**WRITTEN TASK**
Reproduce the records from the line containing "What distance would" through the end of the records, both ends included. Leave the pictures out of your answer.

--- Begin ---

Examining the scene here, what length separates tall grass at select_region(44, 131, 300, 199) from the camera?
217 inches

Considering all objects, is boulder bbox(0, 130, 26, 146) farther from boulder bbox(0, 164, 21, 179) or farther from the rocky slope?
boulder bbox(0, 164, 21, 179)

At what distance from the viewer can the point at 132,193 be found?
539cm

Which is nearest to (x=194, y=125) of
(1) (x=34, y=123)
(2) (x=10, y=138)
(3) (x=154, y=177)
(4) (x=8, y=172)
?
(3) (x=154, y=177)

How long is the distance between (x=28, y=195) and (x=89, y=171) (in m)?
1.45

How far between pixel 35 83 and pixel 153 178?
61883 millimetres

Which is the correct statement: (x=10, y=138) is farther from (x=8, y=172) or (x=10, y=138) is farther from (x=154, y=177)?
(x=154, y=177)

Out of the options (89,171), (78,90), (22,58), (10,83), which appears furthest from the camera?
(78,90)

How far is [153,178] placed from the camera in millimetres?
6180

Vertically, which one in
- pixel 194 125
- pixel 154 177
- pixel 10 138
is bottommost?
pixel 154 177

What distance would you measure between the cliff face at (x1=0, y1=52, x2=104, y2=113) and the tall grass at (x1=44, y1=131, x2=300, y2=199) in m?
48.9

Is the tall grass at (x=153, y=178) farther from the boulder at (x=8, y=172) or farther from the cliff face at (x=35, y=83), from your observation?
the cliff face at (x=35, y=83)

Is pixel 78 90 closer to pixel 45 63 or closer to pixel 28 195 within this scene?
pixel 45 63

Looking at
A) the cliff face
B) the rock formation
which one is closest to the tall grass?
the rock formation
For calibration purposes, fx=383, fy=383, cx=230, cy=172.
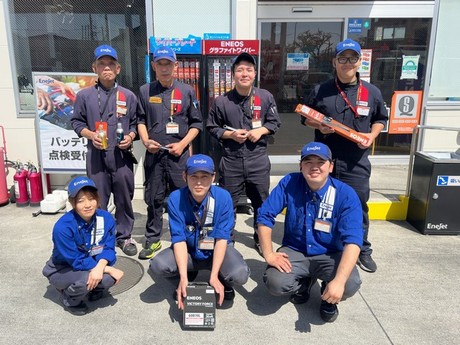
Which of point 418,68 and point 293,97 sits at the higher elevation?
point 418,68

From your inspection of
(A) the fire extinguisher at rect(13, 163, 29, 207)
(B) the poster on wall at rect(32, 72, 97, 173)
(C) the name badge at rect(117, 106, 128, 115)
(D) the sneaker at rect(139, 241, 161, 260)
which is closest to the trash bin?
(D) the sneaker at rect(139, 241, 161, 260)

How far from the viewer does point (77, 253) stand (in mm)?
2742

--- End ---

**RESPONSE TO THE TASK**
What distance would you measure between the cliff face at (x1=0, y1=52, x2=104, y2=113) and the tall grass at (x1=44, y1=131, x2=300, y2=199) in m?
48.9

Is the tall grass at (x=153, y=178) farther from the boulder at (x=8, y=172) or farther from the cliff face at (x=35, y=83), from your observation?
the cliff face at (x=35, y=83)

Is pixel 78 90 closer to pixel 45 63 or closer to pixel 28 195 within this scene?
pixel 45 63

Looking at
A) the cliff face
B) the rock formation
which one is closest to the tall grass?
the rock formation
For calibration purposes, fx=383, fy=383, cx=230, cy=172.
Which of point 418,68 and point 293,97 sits at the higher elevation?
point 418,68

From your inspection of
(A) the fire extinguisher at rect(13, 163, 29, 207)
(B) the poster on wall at rect(32, 72, 97, 173)
(C) the name badge at rect(117, 106, 128, 115)
(D) the sneaker at rect(139, 241, 161, 260)
which is closest to the trash bin?
(D) the sneaker at rect(139, 241, 161, 260)

How far from the viewer does point (77, 253) stand (in mm)?
2742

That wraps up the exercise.